_Task instructions:_
**1)** In the pet-care text about lumps and bumps, which health concerns does it say should be ruled out?
**2)** Translate this sentence from the pet-care text into Spanish: "While many lumps and bumps are benign, some can present serious health implications for your pet."
**3)** Continue the pet-care text about lumps and bumps from its last sentence.

Cat Being Examined by Owner
Talk to Your Veterinarian

Have you been maintaining your pet's preventive care visits? If your pet has not been receiving annual examinations, now is the time to do so,  to ensure optimal health for your pet.

While many lumps and bumps are benign, some can present serious health implications for your pet.

Wouldn't you want to know if something was getting in the way of your pet's health?

When was the last time your pet visited the veterinarian? If you answered "not in a while," it is time to book your next appointment. Have you recently discovered a lump or bump on your pet? Don't let that new discovery go unexamined.  While it may be completely benign, it is essential for your pet's health to make an appointment with your veterinarian soon after discovery. Ruling out health concerns such as tumors, cysts, and infections will help to keep your pet healthy.

_Source material:_
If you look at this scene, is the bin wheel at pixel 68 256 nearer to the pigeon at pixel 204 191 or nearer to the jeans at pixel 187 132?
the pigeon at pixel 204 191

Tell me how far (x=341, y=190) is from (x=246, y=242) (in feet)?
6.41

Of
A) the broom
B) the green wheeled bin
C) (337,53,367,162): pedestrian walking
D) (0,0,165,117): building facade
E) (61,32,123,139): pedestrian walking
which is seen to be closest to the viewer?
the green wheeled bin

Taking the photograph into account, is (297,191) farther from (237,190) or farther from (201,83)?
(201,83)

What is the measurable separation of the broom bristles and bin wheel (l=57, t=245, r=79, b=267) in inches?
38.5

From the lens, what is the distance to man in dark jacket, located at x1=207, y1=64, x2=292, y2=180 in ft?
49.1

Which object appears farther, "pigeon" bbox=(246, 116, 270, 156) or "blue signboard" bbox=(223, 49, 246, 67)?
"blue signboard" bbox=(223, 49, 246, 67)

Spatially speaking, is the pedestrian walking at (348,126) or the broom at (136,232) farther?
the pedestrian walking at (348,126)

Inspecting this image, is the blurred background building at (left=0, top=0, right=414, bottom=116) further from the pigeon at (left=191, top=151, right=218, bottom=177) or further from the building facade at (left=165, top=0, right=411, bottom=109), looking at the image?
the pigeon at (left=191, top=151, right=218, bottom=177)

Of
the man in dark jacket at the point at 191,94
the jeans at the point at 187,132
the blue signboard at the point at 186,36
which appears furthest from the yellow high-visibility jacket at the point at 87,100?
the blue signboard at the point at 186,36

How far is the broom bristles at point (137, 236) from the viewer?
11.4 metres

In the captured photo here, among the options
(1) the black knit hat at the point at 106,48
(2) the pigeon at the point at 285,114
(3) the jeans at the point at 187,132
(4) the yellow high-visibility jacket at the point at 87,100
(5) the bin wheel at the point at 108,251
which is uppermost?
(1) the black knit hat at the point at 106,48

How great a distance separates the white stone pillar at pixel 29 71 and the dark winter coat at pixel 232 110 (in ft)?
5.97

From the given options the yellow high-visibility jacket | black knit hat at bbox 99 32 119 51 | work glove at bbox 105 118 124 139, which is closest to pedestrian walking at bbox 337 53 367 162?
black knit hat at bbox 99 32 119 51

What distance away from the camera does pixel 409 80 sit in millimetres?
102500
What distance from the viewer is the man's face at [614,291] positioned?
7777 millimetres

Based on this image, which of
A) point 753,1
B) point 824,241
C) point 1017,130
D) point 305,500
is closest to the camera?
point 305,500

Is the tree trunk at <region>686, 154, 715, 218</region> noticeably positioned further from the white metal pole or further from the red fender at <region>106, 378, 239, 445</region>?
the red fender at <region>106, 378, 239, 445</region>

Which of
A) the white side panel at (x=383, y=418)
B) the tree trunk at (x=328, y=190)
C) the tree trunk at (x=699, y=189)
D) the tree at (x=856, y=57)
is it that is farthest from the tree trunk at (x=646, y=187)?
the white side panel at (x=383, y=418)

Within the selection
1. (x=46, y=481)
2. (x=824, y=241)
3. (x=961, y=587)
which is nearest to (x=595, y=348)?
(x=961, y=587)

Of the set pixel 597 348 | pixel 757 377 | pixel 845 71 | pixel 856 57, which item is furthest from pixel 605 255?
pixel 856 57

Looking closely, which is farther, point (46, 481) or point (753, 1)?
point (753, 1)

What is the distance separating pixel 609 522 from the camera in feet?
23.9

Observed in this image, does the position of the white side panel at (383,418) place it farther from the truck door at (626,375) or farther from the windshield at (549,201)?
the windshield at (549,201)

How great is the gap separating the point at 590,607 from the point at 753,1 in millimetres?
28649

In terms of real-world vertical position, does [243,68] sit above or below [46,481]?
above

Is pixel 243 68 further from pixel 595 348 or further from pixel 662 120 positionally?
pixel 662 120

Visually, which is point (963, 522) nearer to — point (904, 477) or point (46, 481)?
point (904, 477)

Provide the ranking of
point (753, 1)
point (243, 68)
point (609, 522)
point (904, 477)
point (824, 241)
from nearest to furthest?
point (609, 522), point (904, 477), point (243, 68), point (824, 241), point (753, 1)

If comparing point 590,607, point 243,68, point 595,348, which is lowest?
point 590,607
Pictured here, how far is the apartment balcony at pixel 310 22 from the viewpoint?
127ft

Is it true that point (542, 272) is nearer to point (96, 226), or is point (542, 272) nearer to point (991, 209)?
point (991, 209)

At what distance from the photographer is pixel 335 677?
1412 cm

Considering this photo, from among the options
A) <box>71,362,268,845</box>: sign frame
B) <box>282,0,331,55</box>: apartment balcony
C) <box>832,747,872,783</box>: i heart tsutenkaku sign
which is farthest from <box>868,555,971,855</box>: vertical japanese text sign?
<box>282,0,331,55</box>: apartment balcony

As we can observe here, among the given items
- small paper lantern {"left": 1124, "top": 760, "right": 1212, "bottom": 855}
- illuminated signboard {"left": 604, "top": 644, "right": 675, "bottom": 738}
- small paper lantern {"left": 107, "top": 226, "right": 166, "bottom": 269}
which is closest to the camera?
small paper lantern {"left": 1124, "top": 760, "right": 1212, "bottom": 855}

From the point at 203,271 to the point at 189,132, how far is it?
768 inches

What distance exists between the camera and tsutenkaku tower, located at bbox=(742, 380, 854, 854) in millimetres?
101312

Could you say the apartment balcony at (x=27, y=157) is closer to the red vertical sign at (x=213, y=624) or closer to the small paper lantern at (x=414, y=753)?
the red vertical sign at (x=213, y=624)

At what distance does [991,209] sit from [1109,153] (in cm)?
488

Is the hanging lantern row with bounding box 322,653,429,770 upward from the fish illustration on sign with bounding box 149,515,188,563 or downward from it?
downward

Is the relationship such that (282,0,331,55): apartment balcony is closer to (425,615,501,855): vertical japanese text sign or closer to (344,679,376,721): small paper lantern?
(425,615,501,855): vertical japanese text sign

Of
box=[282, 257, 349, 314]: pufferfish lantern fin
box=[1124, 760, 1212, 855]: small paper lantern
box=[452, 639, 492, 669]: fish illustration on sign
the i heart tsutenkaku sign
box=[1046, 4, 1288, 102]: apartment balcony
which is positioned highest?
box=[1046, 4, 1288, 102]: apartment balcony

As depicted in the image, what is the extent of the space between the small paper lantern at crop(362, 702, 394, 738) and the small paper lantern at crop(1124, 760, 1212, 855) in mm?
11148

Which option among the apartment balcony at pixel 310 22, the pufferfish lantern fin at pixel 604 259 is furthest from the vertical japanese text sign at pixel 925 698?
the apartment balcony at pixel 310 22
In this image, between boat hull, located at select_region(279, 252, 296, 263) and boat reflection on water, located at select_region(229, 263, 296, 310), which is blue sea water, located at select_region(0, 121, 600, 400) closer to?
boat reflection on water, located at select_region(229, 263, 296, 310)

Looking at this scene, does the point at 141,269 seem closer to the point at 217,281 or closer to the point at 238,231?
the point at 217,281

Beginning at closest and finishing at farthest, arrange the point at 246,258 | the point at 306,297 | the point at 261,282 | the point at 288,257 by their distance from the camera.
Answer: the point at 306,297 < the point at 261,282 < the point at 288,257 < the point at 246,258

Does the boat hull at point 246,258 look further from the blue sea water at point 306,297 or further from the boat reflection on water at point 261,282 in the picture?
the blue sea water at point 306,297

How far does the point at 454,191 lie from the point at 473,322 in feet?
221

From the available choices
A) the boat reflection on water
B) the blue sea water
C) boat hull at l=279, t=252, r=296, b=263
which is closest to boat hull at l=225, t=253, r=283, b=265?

_Exercise responses:_
**1)** Tumors, cysts, and infections.

**2)** Aunque muchos bultos y protuberancias son benignos, algunos pueden tener graves consecuencias para la salud de su mascota.

**3)**
Discovering and Diagnosing Lumps and Bumps

Without regular veterinary visits, subtle illnesses such as pet lumps and bumps can go unnoticed and develop into more serious health concerns such as cancers, arthritic conditions, and infections. When you brush and groom your pet, feel around behind ears, along the neckline, underneath their bellies and along legs and joints for wounds, lumps, and bumps.

Your groomer can help discover things you may miss. Furrier animals can hide lumps and bumps for a long time without anyone noticing until the animal becomes sick. While many pet owners consider grooming a pampering ritual for pets, it could be life-saving, especially when you choose a groomer who works in an environment with a veterinarian on site.

What to Look for on Your Pet

There are many types of masses, but a lipoma is the most common lump found on pets. This soft, round or flat, and painless lump presents just under your pet's skin and is generally benign, although, rarely a liposarcoma is found. More of a problem though, is that mast cell tumors, a type of skin cancer, can look and feel just like a lipoma.  Because of this, it is always best for your pet's overall wellness to have these lumps and bumps accurately evaluated and diagnosed.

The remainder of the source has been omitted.